De ello deriva la conclusión de la improcedencia de aplicar los criterios valorativos en las actuaciones expropiatorias previstos en la Ley del Suelo y Valoraciones 6/1998 y, en consecuencia, tampoco puede prosperar el motivo tercero en cuanto que se menciona la infracción del mismo precepto, al que se añade otras normas de la Ley de Enjuiciamiento Civil en relación con la apreciación de las expectativas urbanísticas, sin que a estos efectos pueda entenderse que la valoración de los elementos probatorios que realiza el Tribunal de instancia se haya acreditado que resulta contraria a la lógica o arbitraria, y todo ello partiendo de la improcedente mezcla de preceptos vulnerados que debieron alegarse separadamente, puesto que el articulo 26 de la Ley del Suelo y Valoraciones para nada se refiere a las expectativas urbanísticas, que este Tribunal viene reiteradamente reconociendo como de procedente evaluación siempre que resulten suficientemente acreditadas, como en el presente caso con amplios argumentos ha entendido el Tribunal de instancia, cuya apreciación no ha sido eficazmente combatida partiendo de la base de que, además, en el presente caso no se trata de una determinación de un auténtico justiprecio sino de la reparación del daño causado a la parte a la que se privó ilegítimamente del bien por vía de hecho y de la imposibilidad de restitución del bien por haberse construido sobre el mismo la obra pública que determinó la expropiación.
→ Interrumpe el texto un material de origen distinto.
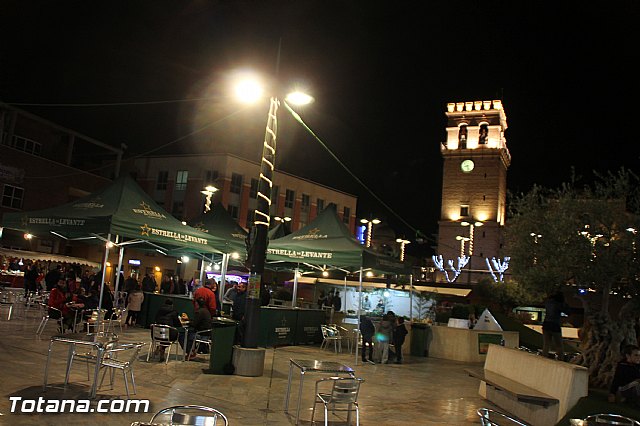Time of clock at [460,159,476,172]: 8:27
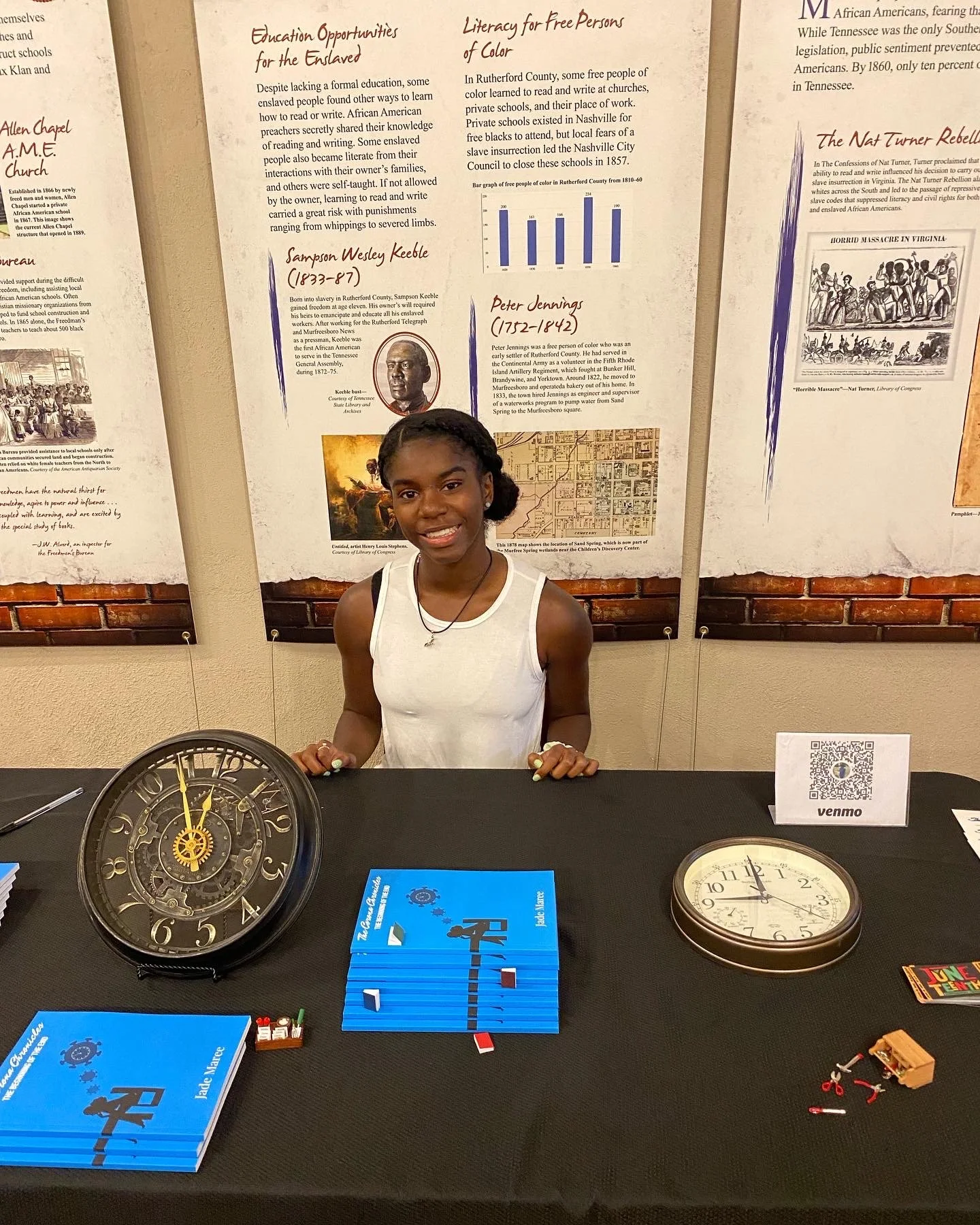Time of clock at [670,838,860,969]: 9:00
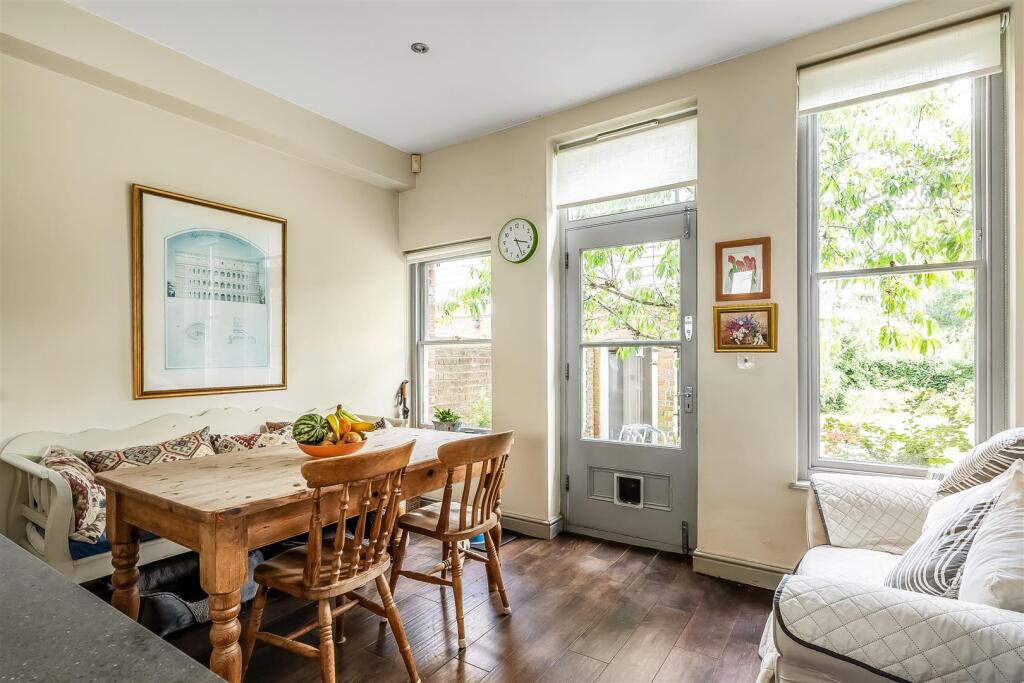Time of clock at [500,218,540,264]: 3:26
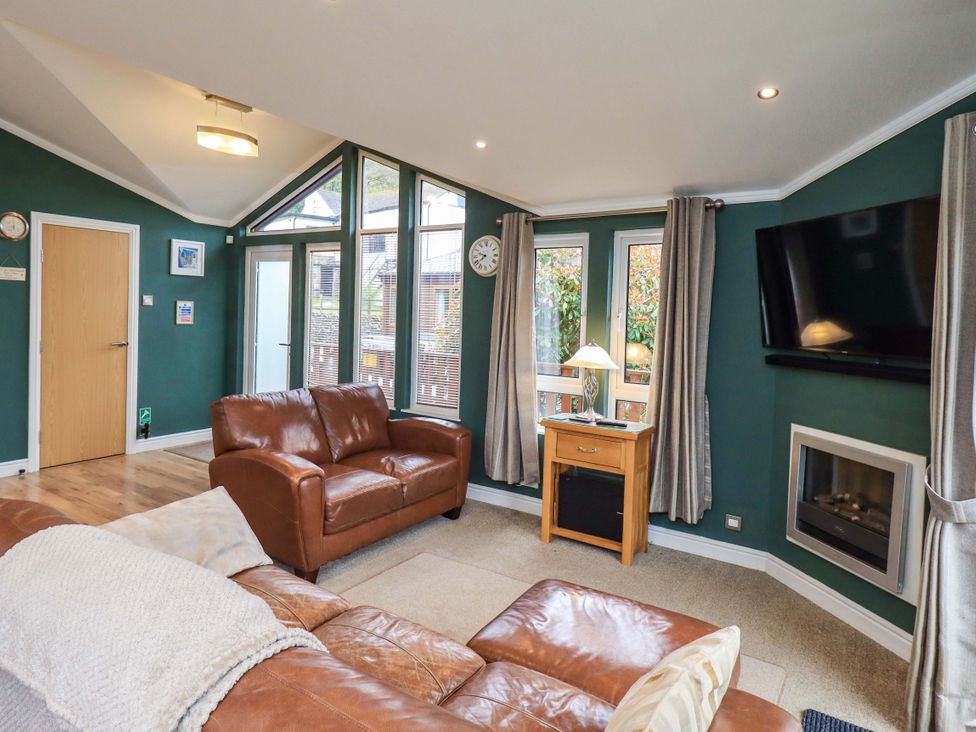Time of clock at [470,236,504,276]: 9:38
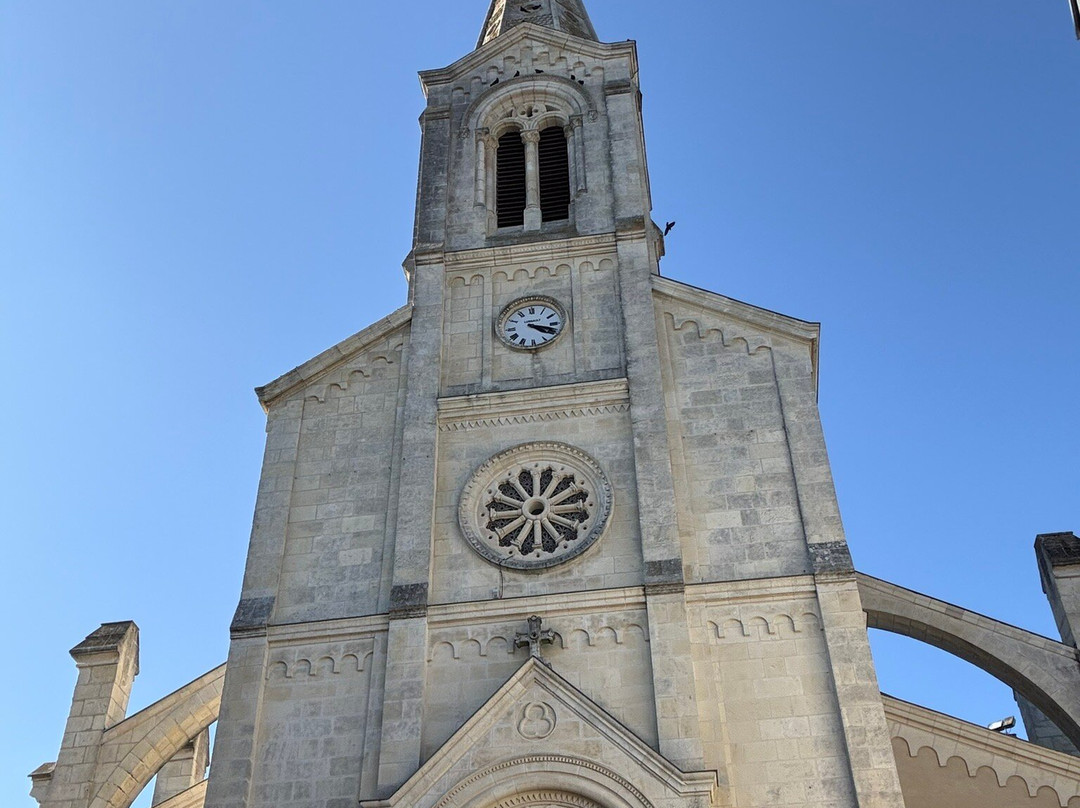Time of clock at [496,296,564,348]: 4:18
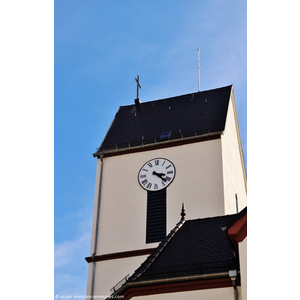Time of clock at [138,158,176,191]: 3:22
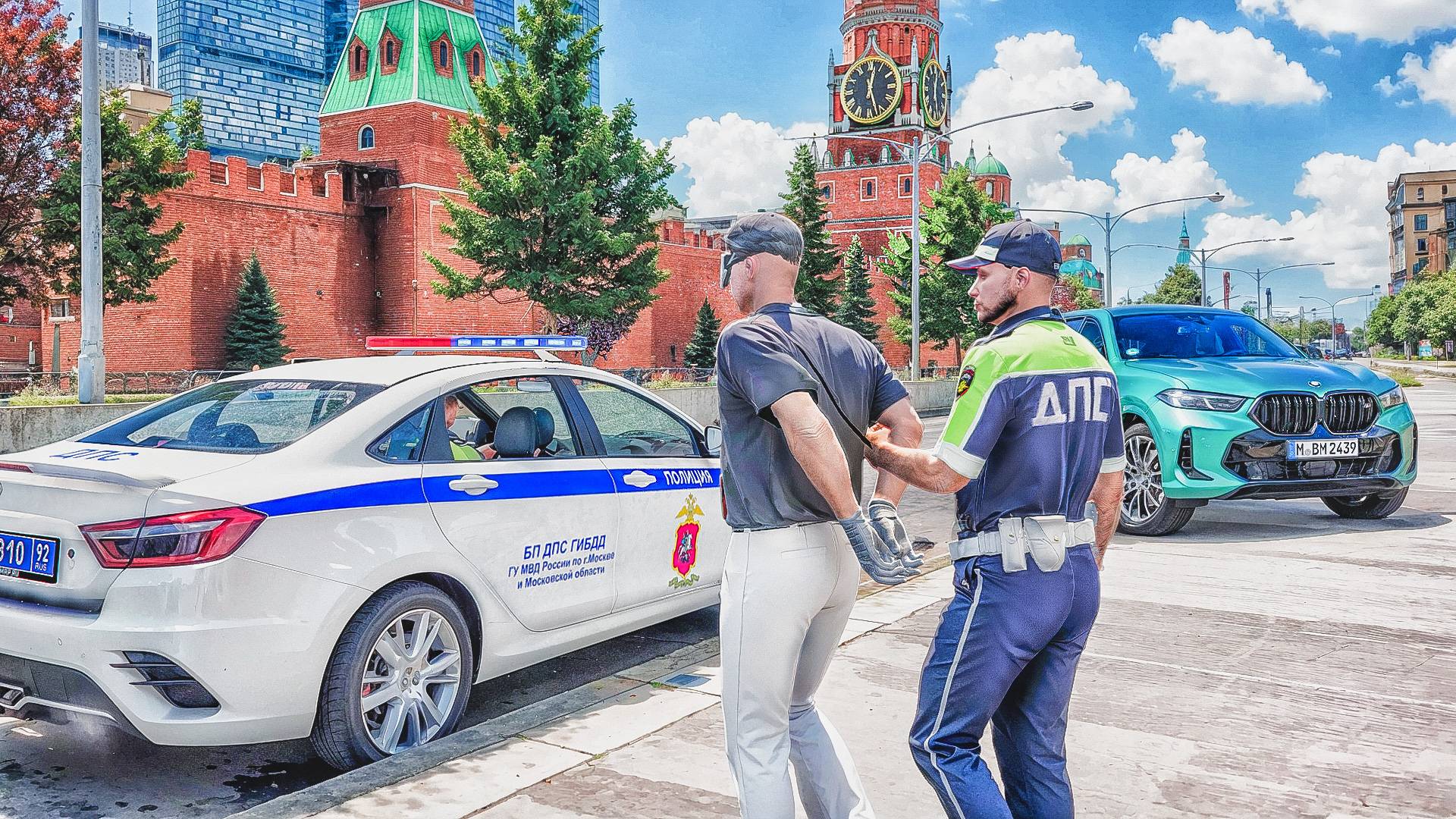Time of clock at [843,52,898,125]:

Por las mismas razones ha de rechazarse el motivo cuarto, en cuanto que, a través de la denuncia de la infracción de los preceptos de la Ley de Carreteras, de las de Autopistas en régimen de concesión y de la Ley de Expropiación Forzosa, así como de la jurisprudencia, se critica el incremento del 25 % del valor del suelo que esta Sala viene reconociendo, como resulta de las sentencias a que más arriba hicimos referencia, de procedente aplicación cuando se trata de fijar la indemnización a consecuencia de la ilegal privación en la finca como consecuencia de la nulidad de la actuación expropiatoria".

TERCERO

La desestimación del recurso conlleva la imposición de las costas a la parte recurrente ( artículo 139.2 LRJCA ), si bien, en atención a la complejidad del tema de debate, y haciendo uso de la facultad que al Tribunal confiere el apartado 3 del indicado artículo, se fija como cuantía máxima a reclamar por el letrado de Autopista Madrid Sur, Concesionaria Española, S.A., en concepto de honorarios, la cantidad de 3.000 euros, sin que proceda devengo alguno por dicho concepto por el Abogado del Estado al no haber formulado oposición.

FALLAMOS

No ha lugar al recurso de casación interpuesto por la representación procesal de Autopista Madrid Sur, Concesionaria Española, S.A., contra Sentencia de fecha 30 de septiembre de 2008 dictada en el recurso 336/04, y 124/05 acumulado, por la Sección Segunda de la Sala de lo Contencioso-Administrativo del Tribunal Superior de Justicia de Castilla-La Mancha ; con condena en costas de la recurrente, con la limitación establecida en el fundamento de derecho tercero de esta sentencia.

Así por esta nuestra sentencia, lo pronunciamos, mandamos y firmamos

PUBLICACIÓN.- Leída y publicada ha sido la anterior sentencia por el Excmo. Sr. Magistrado Ponente D. Juan Carlos Trillo Alonso , estando la Sala celebrando audiencia pública en el mismo día de su fecha, de lo que, como Secretario, certifico.